## Records supplied
=-=-=

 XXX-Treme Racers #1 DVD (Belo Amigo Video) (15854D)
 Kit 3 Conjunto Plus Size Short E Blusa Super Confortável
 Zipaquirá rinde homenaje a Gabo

=-=-=

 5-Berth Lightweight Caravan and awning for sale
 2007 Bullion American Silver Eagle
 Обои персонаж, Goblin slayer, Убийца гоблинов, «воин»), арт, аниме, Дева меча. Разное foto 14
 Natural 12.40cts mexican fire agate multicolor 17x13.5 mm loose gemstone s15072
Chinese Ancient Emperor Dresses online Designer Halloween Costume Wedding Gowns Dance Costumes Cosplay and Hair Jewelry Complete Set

=-=-=

## Problem
Taking the lines above, repeat exactly those from the line that contains "XXX-Treme Racers #1" through the line that contains "Zipaquirá rinde homenaje a Gabo", and both of those lines as well. Include nothing else.

## Answer to the exercise
 XXX-Treme Racers #1 DVD (Belo Amigo Video) (15854D)
 Kit 3 Conjunto Plus Size Short E Blusa Super Confortável
 Zipaquirá rinde homenaje a Gabo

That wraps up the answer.